Agriworkers decry killings, landgrabs in Bukidnon die-in protest

Agriworkers decry killings, landgrabs in Bukidnon die-in protest

diein.jpgAPRIL 6, 2016

Agricultural workers joined more than a thousand farmers and lumad who staged a die-in protest in front of the Bukidnon Provincial Capitol to seek action regarding pressing issues confronting El Niño-stricken peasant communities in the province.

Agriworkers from the Organisasyon sa Yanong Obrerong Nagkahiusa or Ogyon, local affiliate of the national federation Unyon ng mga Manggagawa sa Agrikultura (UMA) joined peasants from different communities affected by militarization and landgrab threats for the symbolic protest dubbed ‘Panagtagbo sa mga Katawhan sa Bukidnon Batok sa Plantasyon, Hulaw ug Militarisasyon (Bukidnon Peoples’ Converge against Plantations, Hunger and Militarization).’

The protest is led by the Kahugpungan sa mga Mag-uuma sa Bukidnon (KASAMA-Bukidnon), an organization of farmers in the province affiliated with the militant Kilusang Magbubukid ng PIlipinas (KMP).

UMA National Chairperson June Antiga, who is also a local leader of Ogyon in Bukidnon, said that landlessness and state-sponsored repression and militarization of communities and workplaces of the lumad, peasants and agricultural workers is made worse by the extreme El Niño dry spell affecting many parts of Mindanao and the rest of the country.

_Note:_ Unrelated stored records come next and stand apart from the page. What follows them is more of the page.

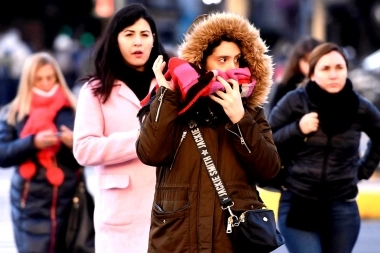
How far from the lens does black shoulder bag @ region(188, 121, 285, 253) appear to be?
12.5 ft

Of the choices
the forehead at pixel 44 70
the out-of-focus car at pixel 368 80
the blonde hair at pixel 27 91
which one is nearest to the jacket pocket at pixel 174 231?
the blonde hair at pixel 27 91

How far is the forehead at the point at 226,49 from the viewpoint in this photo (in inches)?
159

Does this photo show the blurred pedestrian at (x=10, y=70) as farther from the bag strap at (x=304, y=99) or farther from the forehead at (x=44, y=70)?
the bag strap at (x=304, y=99)

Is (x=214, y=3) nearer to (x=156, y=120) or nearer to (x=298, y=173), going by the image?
(x=298, y=173)

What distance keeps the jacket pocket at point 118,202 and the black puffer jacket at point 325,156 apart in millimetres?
1124

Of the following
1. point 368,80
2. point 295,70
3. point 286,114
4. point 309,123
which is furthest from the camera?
point 368,80

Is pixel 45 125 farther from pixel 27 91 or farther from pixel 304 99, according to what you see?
pixel 304 99

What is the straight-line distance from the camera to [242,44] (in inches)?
160

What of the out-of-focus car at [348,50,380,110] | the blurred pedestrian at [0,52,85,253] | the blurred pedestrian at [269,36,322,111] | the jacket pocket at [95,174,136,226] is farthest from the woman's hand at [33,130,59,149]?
the out-of-focus car at [348,50,380,110]

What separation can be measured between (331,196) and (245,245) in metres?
1.82

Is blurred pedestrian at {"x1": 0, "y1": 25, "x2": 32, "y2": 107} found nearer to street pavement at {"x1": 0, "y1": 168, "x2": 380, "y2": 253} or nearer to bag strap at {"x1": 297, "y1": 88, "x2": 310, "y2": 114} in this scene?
street pavement at {"x1": 0, "y1": 168, "x2": 380, "y2": 253}

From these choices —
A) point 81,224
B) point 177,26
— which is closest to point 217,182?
point 81,224

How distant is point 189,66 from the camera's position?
12.8 ft

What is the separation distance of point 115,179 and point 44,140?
136cm
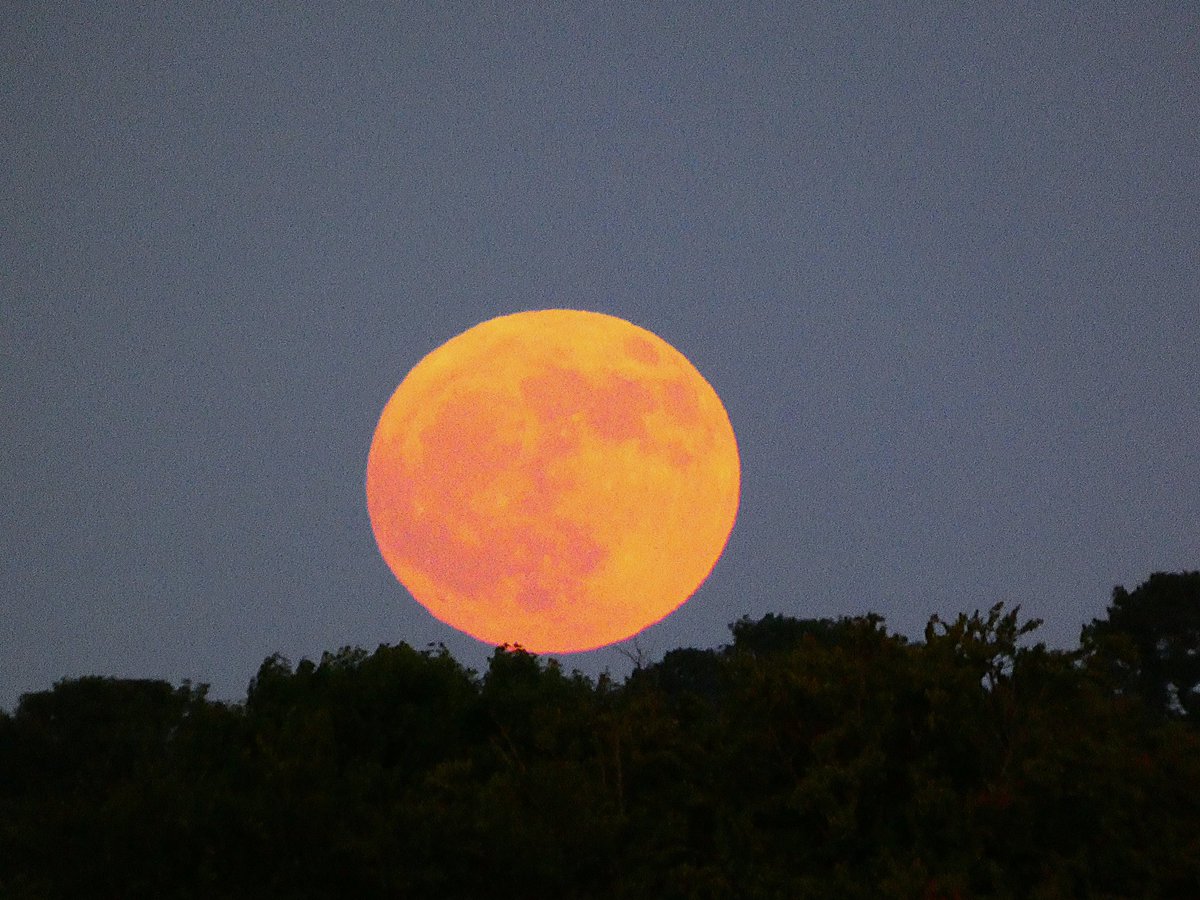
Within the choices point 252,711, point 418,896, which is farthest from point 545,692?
point 418,896

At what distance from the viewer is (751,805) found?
72.1ft

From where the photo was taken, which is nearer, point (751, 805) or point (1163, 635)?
point (751, 805)

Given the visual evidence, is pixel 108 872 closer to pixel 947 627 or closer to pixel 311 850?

“The farmers are the backbone of the society because we produce the food we eat. But now, we are just bones. The farmers have nothing to eat,” said Crispin Sinugkit of the agriworkers’ group Ogyon in Impasug-ong town.

Ogyon has consistently demanded higher wages for farm workers in the province, which has always been pegged at slave-like levels. The usual wage of sugarcane workers in Bukidnon is at P150 a day even if the mandated minimum wage in the region is P274 a day.

“El Nino has gravely affected the lives and livelihood of peasants all over Mindanao. But the greater disaster is state-sponsored repression and militarization, as evident in the unabated killings and massacre of our food producers – be it the lumad in their ancestral domain or farmers faced with the violent dispersal in Kidapawan,” Antiga said, referring to the April 1 massacre of North Cotabato farmers demanding calamity aid.

UMA and other national organizations such as Anakpawis, represented by Cong. Fernando “Ka Pando” Hicap, also joined a fact-finding mission to probe landgrabbing in Sinangguyan, in Don Carlos town, and unearthed more human rights violations related to landgrabbing.

“The killing of Lauro Algora, leader of the Sinangguyan Farmers’ Organization, is related to usurpation of land tilled by the farmers for the establishment of a corporate plantation in the area,” according to Gi Estrada, UMA media officer and member of the Bukidnon mission. Algora was said to be on his way to photocopy his land titles to prove his rightful claim to the land when he was killed in October 2015.

The mission was organized by REAP-Mindanao, or network Resisting Expansion of Agricultural Plantations in Mindanao, with KASAMA Bukidnon and human rights group Karapatan.

Repression in Mindanao continues

Meanwhile in Compostela Valley, REAP-Mindanao also received reports of a strafing incident evening of April 5 at a union encampment purportedly aimed to harass and kill labor leaders in a banana plantation in Pantukan town.

According to the Kilusang Mayo Uno in the Southern Mindanao region (KMU-SMR), the Musahamat Workers Labor Union-NAFLU-KMU has been experiencing vicious and relentless attacks from the military since banana workers decisively set up the union and triumphed in the certification elections as sole and exclusive bargaining agent with plantation management. This latest incident is related to the union’s plans to stage a strike within this month to fight union-busting. A majority “Yes to Strike” vote was clinched among workers last March 28.

UMA reminded authorities that staging mass demonstrations and strikes is within the constitutional right of the people to voice out grievances and demands. “Being affiliated with militant or left-leaning people’s organizations and labor groups must never be made a license to shoot and kill workers and peasants. Would authorities prefer that the people take up arms for ordinary folk to have a fighting chance against armed state elements targetting unarmed civilians?”

“The violence against the farmers and agricultural workers in Mindanao clearly shows the whole world that BS Aquino’s ‘Daang Matuwid’ is a path straight to hell,” ended Antiga.